Commit 573514c6 authored by Kirill Smelkov's avatar Kirill Smelkov

X go/neo: Add SSL support

parent cc4854b9
......@@ -615,12 +615,56 @@ func openClientByURL(ctx context.Context, u *url.URL, opt *zodb.DriverOptions) (
return nil, zodb.InvalidTid, fmt.Errorf("cluster name not specified")
}
qv, err := url.ParseQuery(u.RawQuery)
if err != nil {
return nil, zodb.InvalidTid, err
}
q := map[string]string{}
for k, vv := range qv {
if len(vv) == 0 {
return nil, zodb.InvalidTid, fmt.Errorf("parameter %q without value", k)
}
if len(vv) != 1 {
return nil, zodb.InvalidTid, fmt.Errorf("duplicate parameter %q ", k)
}
q[k] = vv[0]
}
qpop := func(k string) string {
v := q[k]
delete(q, k)
return v
}
ssl := false
ca := qpop("ca")
cert := qpop("cert")
key := qpop("key")
if len(q) != 0 {
return nil, zodb.InvalidTid, fmt.Errorf("invalid query: %v", q)
  • @kirr do you remember why this if-clause was added? What's the purpose of returning an error if the query part of the zuri is not empty?

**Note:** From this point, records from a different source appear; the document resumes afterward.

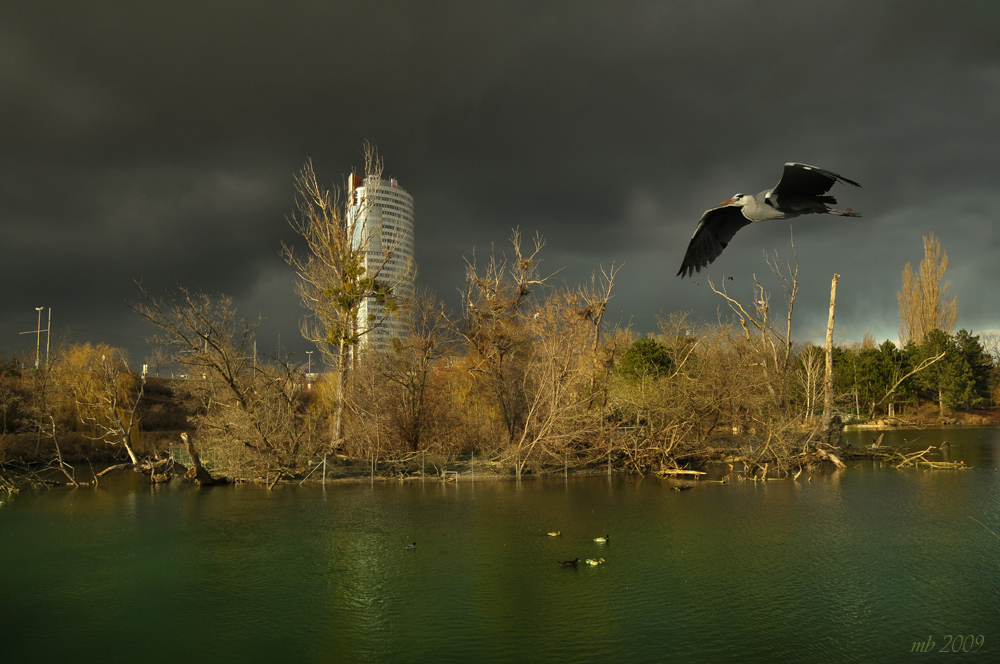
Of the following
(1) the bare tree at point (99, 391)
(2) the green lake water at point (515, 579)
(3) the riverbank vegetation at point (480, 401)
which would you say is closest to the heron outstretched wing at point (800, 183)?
(2) the green lake water at point (515, 579)

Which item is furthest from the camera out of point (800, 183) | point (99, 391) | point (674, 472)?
point (99, 391)

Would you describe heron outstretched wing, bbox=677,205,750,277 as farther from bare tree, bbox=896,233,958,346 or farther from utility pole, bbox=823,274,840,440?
bare tree, bbox=896,233,958,346

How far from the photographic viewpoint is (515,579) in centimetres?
1262

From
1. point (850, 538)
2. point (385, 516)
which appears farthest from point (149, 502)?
point (850, 538)

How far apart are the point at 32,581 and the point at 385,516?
28.6ft

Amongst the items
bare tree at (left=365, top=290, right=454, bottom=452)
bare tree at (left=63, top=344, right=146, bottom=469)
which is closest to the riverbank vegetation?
bare tree at (left=365, top=290, right=454, bottom=452)

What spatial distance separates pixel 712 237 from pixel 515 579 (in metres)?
7.50

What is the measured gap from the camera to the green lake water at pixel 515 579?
954 centimetres

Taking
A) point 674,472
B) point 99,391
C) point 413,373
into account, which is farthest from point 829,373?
point 99,391

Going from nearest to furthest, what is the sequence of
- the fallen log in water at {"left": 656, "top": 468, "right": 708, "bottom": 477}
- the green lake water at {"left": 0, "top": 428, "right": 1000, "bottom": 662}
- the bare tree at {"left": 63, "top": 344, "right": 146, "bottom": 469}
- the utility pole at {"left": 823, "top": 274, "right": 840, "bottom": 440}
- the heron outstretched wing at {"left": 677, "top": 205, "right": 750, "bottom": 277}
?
the green lake water at {"left": 0, "top": 428, "right": 1000, "bottom": 662} → the heron outstretched wing at {"left": 677, "top": 205, "right": 750, "bottom": 277} → the fallen log in water at {"left": 656, "top": 468, "right": 708, "bottom": 477} → the utility pole at {"left": 823, "top": 274, "right": 840, "bottom": 440} → the bare tree at {"left": 63, "top": 344, "right": 146, "bottom": 469}

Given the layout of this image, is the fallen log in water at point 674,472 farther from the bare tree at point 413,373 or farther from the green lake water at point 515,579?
the bare tree at point 413,373

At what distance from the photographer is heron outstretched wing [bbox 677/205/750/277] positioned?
10.1 m

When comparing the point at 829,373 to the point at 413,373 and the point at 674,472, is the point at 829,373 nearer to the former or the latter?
the point at 674,472

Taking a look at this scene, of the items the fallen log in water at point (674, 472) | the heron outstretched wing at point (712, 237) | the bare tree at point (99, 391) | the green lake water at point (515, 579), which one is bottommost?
the green lake water at point (515, 579)
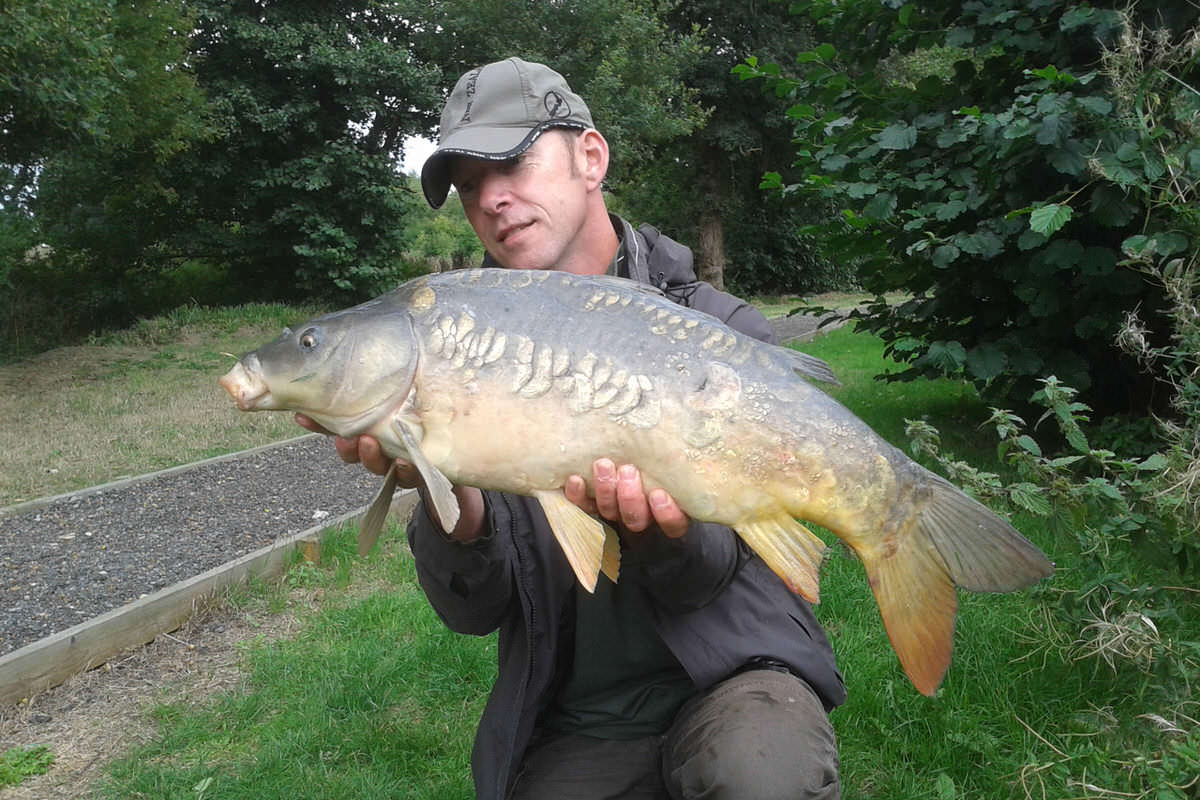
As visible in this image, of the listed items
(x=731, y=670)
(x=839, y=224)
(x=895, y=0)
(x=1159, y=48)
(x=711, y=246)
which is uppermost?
(x=895, y=0)

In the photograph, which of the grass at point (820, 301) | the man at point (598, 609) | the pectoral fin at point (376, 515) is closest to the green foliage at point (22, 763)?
the man at point (598, 609)

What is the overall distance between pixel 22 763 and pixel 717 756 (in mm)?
1891

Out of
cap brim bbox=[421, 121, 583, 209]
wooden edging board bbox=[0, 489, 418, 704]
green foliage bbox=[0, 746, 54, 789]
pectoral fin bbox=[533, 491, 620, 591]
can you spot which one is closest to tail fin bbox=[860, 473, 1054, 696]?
pectoral fin bbox=[533, 491, 620, 591]

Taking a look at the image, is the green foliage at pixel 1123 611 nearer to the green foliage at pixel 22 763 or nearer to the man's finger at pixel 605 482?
the man's finger at pixel 605 482

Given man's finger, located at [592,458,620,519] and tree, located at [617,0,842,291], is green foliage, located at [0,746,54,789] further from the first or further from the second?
tree, located at [617,0,842,291]

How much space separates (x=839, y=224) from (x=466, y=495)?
3.14 metres

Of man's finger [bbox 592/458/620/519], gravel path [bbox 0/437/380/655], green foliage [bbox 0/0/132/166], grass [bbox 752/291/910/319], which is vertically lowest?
grass [bbox 752/291/910/319]

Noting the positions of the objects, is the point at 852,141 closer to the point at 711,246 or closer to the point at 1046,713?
the point at 1046,713

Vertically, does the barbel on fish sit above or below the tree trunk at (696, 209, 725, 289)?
above

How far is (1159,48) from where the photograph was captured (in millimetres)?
2506

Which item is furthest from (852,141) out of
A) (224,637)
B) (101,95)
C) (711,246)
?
(711,246)

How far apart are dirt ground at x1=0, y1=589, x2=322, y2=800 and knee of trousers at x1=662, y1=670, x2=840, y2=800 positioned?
1597 millimetres

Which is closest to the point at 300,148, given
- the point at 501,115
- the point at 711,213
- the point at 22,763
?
the point at 711,213

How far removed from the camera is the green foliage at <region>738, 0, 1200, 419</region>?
2729 mm
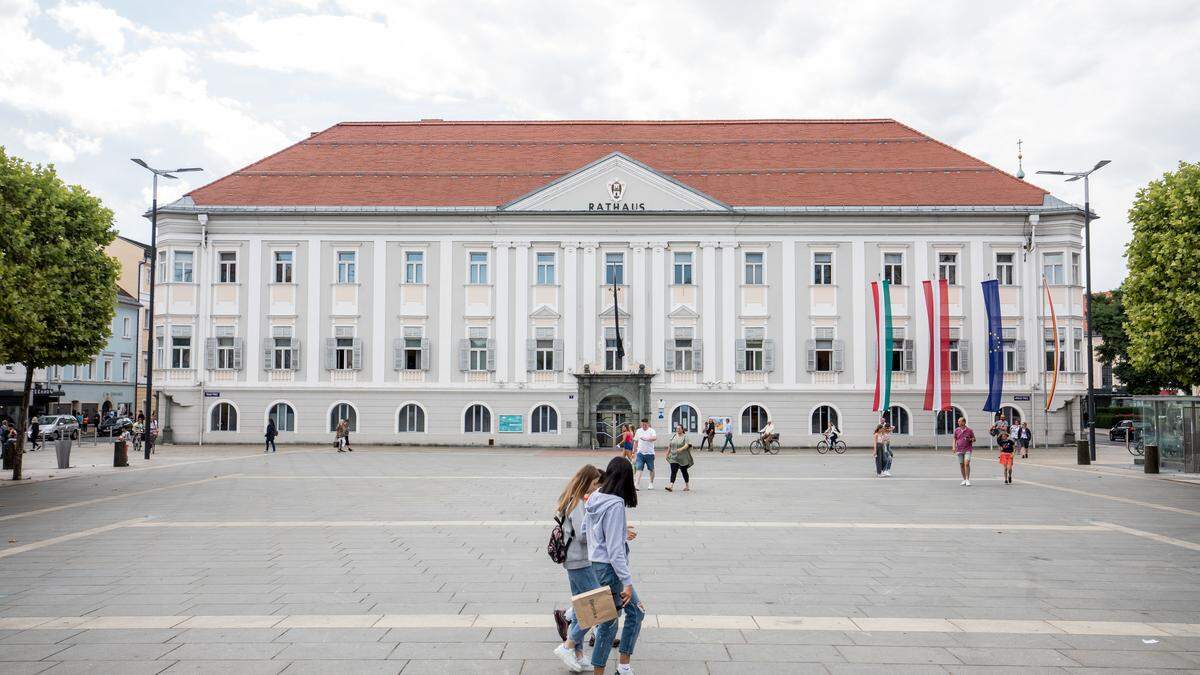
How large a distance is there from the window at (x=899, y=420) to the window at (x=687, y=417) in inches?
370

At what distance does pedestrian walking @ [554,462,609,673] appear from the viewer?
6.51 meters

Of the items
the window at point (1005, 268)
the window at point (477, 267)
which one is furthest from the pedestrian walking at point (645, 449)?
the window at point (1005, 268)

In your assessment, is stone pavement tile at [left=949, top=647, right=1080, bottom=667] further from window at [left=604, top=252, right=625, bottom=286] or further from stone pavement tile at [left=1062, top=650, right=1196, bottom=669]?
window at [left=604, top=252, right=625, bottom=286]

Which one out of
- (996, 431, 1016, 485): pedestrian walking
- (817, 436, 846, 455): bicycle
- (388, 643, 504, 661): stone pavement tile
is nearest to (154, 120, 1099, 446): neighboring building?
(817, 436, 846, 455): bicycle

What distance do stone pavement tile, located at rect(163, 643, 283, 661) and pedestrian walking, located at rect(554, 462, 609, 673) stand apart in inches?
104

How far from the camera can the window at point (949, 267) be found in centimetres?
4144

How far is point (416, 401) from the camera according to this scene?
135 ft

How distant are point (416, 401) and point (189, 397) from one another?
1149cm

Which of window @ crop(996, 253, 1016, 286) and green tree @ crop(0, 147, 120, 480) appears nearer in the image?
green tree @ crop(0, 147, 120, 480)

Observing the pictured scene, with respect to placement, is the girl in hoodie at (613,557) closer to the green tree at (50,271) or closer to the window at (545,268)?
the green tree at (50,271)

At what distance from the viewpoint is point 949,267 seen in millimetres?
41594

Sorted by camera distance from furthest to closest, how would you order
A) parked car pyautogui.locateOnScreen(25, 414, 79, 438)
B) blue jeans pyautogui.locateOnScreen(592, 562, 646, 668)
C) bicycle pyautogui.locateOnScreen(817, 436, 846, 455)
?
1. parked car pyautogui.locateOnScreen(25, 414, 79, 438)
2. bicycle pyautogui.locateOnScreen(817, 436, 846, 455)
3. blue jeans pyautogui.locateOnScreen(592, 562, 646, 668)

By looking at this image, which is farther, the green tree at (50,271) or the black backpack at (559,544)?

    I mean, at this moment of time, I guess it was assumed, that if there are more options than the SSL options - which at this time were provided in the URL query part - the user provided some faulty SSL options?

    But then this error could have removed with 8c974485, couldn't it?

    The URI scheme // neo(s)://[credentials@]master1,master2,...,masterN/name?options explicitly allows options in the URI query part. Even already before nexedi/slapos@0cf70a6e we added zstorage options to the query part of the zurl (see here). If there are any options and they are passed to NEO/go client, this currently raises invalid query error. From the URI scheme I would rather guess that this is a problem of NEO/go than of SlapOS, do I miss something there?

  • @levin.zimmermann, I do not remember exactly, but when I look at this code today what comes to mind is that unsupported options are rejected similarly to how calling a function with unsupported arguments is rejected as well. For example:

    In [1]: def f(x): pass
    
    In [2]: f(x=1)
    
    In [3]: f(y=1)
    ---------------------------------------------------------------------------
    TypeError                                 Traceback (most recent call last)
    Cell In [3], line 1
    ----> 1 f(y=1)
    
    TypeError: f() got an unexpected keyword argument 'y'

    the logic here is that we do not ignore arguments that we don't know about and instead report back about it.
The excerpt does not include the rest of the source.